EBU SÜFYAN OĞLU MUAVİ’YE YE ANLATILANLAR
“Ehl-i Beyt” ve İmam Ali düşmanı olan Muâviye bir gün; İmam Ali’yi sevenlerden Dırâr’a ısrarla; “Ali’yi bana anlat” der. Dırâr söze başlar:
“Onun yüceliğine bir son, ululuğuna bir sınır yoktu. Gücü kuvveti çetindi; sözü kesindi. Adâletle hükmederdi. Her yanından bilgi fışkırırdı. Sözünden hikmet dile gelir, coşardı.Dünyadan, dünya lezzetlerinden çekinirdi. Gece garibliğiyle esenleşirdi. Çok ağlardı, uzun düşünürdü. En değersiz elbise giyer, en değersiz şeyleri yerdi. İçimizden birisi gibiydi; o kadar yakındık ona; yine de heybetinden söz söyleyemezdik. Din ehlini ağırlar, yoksullarla düşer kalkardı. Kuvvetli, o varken kötülük edemez, zayıf adâletinden me’yus olmazdı. Bazı vakitler gördüm, yasa batanlar gibi ağlar; «Ey dünya» derdi; «Benden başkasını aldat; ömrün kısadır senin, değerin az. Âh âh, azığın azlığından, yolun uzunluğundan, yatılacak yerin katılığından, varılacak yerin ululuğundan»”

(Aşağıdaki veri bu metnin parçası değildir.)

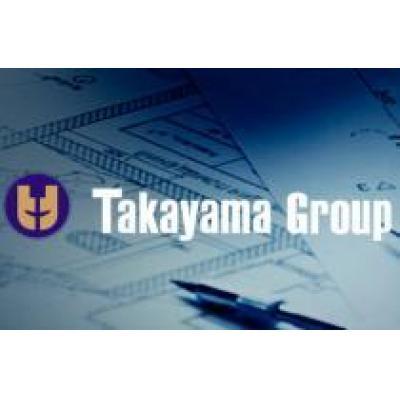 На «Лесдревмаше – 2014» компания Takayama Engineering покажет оборудование для производства фанеры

İmam Ali, halîfeliği döneminde; Abdullah bin Abbas’a
yazdığı Mektuptan
“Ey Basra fermandarı, seni kökten ve necattan doğru bir insan biliyordum. Bununla beraber işittim, memleket dahilinde ben cengi cidal ile meşgul iken, sen de fırsatı gânimet bilerek Müslümanların mallarını yağmaya kalkmışsın. «Beyt’ül-mâl»dan, altın ve gümüş sikkeler ele geçirmişsin. İhtiyarlık için Hicaz’a göndermişsin. Yazıklar olsun sana ey Abbas’ın oğlu. Kocasız kadınların ve yetimlerin, fakirlerin hakkı olan bu parayı kendine nasıl sarf edeceksin? Mahşer gününün hesabından, Allah’ın azâbından korkmadın mı?”
Cemel savaşında:
Savaş sonrası düşmanlarından ölenlerin de cenaze namazını kıldı. Sonra askerlerine dönerek:“Düşmanı kovalamayınız, onların yaralananlarının yarasını sarınız, esirlerini tedavi ediniz” buyurmuşlardır.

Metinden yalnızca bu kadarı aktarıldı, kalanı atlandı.